Media Partnerships. Each media organization has a mandate to benefit the community, but often these obligations are not put into play as effectively and sustainably as they otherwise could be. The premise of this partnership is that HPL would collaborate with media and other community partners to provide vetted information and content, and to extend the reach of the Houston Public Library as a key source of trusted information in Houston.
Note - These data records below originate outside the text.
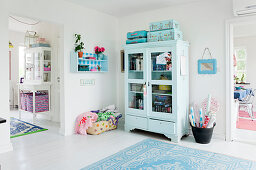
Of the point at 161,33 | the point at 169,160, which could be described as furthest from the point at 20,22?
the point at 169,160

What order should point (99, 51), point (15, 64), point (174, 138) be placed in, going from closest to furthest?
point (174, 138) < point (99, 51) < point (15, 64)

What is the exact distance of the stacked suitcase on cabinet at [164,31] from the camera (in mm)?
3693

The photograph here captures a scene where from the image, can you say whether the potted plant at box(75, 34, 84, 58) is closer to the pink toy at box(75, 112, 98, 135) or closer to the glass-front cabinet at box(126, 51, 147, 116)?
the glass-front cabinet at box(126, 51, 147, 116)

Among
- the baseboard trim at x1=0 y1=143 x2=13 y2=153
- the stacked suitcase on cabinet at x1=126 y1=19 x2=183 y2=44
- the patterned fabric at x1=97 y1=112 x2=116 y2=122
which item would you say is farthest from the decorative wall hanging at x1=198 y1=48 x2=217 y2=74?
the baseboard trim at x1=0 y1=143 x2=13 y2=153

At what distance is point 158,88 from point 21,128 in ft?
10.2

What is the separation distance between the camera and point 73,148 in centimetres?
339

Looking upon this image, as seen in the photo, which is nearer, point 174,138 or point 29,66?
point 174,138

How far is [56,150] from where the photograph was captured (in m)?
3.30

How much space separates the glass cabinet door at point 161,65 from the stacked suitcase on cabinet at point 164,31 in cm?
27

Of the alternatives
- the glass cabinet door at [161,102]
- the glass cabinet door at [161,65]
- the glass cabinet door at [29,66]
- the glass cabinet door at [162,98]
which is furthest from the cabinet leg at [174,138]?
the glass cabinet door at [29,66]

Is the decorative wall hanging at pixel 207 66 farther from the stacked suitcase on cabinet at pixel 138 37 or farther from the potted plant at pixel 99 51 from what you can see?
the potted plant at pixel 99 51

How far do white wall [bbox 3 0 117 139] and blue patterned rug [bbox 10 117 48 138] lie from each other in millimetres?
781

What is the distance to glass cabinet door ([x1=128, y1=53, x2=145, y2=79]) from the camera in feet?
13.6

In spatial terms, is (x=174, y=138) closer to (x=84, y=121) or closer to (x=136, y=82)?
(x=136, y=82)
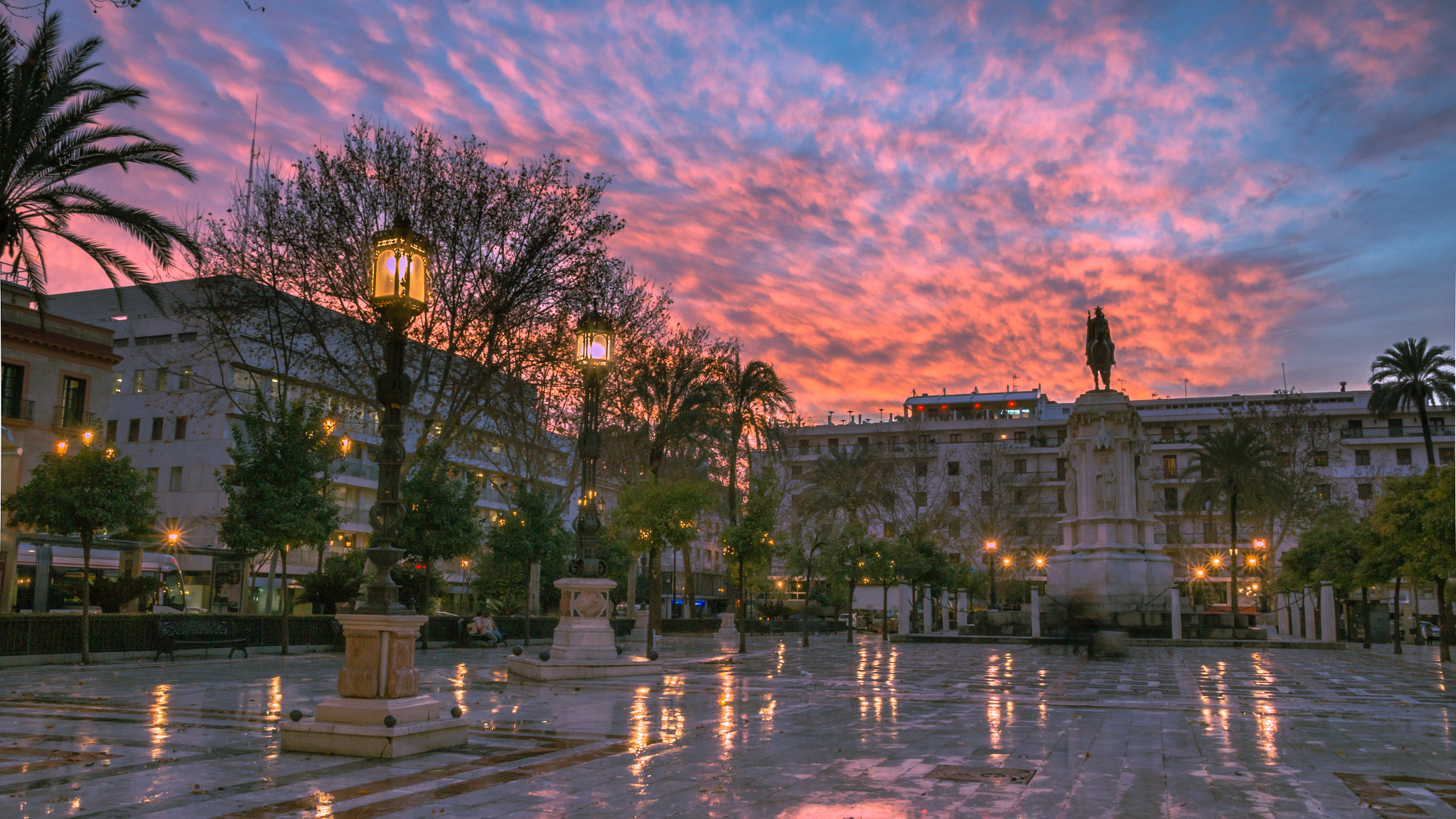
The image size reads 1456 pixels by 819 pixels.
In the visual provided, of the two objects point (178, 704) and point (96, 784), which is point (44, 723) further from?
point (96, 784)

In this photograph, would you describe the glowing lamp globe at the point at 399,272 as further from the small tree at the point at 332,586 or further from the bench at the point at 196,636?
the small tree at the point at 332,586

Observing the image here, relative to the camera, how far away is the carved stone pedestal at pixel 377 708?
8141mm

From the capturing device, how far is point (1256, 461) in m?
44.2

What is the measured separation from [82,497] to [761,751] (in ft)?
56.1

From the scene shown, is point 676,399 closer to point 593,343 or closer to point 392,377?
point 593,343

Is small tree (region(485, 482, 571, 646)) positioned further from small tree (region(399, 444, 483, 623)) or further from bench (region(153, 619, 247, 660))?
bench (region(153, 619, 247, 660))

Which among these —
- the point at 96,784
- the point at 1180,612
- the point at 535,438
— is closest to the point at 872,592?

The project would reach out to all media in the city—community and ethnic newspapers, other print publications, radio, broadcast and cable television, and digital media. Innovative distribution partnerships (Meals on Wheels, county and state Department of Public Safety offices, health clinics, and churches) could be engaged as well, to reach vulnerable populations and others who may not access traditional or digital media on a regular basis. The project envisions that HPL would convene a meeting of all media outlets at the owner, news director, general manager, and publisher levels as a means to seek partnerships for library-related public service announcements (PSAs) and to develop better alignment and infrastructure for coordination, collaboration, and communication. This meeting could also enlist their assistance with the creation of an “HPL Trusted Source” campaign and to develop partnerships to create PSA campaigns and messaging around HPL content. Developing these relationships now would be vital to preparation for the next disaster to strike Houston.

Corporations like Comcast, which is a member of the Houston Public Library Foundation board, Clear Channel, and Houston Television (HTV) that have existing relationships with the library could be enlisted to help lead the development of this project. They might, for example, identify one channel for library and/or CBO content, perhaps by service areas, or use their influence to get others to the table for dialogue and conversation.

With regard to social media, the project proposes to increase the library’s presence on Facebook, Twitter, Instagram, or other valuable social media channels. It also recommends that the library develop partnerships with city council members to disseminate trusted information at critical times and on important subjects, pointing back to the library as a place of access and engagement, free information, and information in multiple languages and for multiple levels of literacy.

In sum, the project addresses the following five key actions to strengthen collaboration for a trusted information ecosystem:

  1. Partner with HISD to push library-created content and information out through student laptops via the HISD hub and use parent email to make families aware of hub-based information and resources.
  2. Convene a meeting of city-wide media (print, electronic, digital) to develop better alignment and improved infrastructure for coordination, collaboration, and communication of accurate information during times of crisis.
  3. Enlist media outlets to create PSA campaigns for the Houston Public Library as a trusted information source in the community.
  4. Increase the library’s social media presence, activity, and engagement.
  5. Develop innovative partnerships with other community-based organizations and service providers as channels for disseminating library information.

MEASURABLE RESULTS AND OUTCOMES. These projects would result in greater and timely dissemination of accurate information to residents in the community, especially important at times of crisis. It would also produce increased utilization of library resources and assets, and improved community engagement and internal staff development. Outreach to media across the city would be expected to result in an increased number of partnerships which would increase the number of people who engage with library-created content, library brand building, and library awareness (as measured by community surveys). The library’s partners will enjoy a boost to their own brands through association with the library.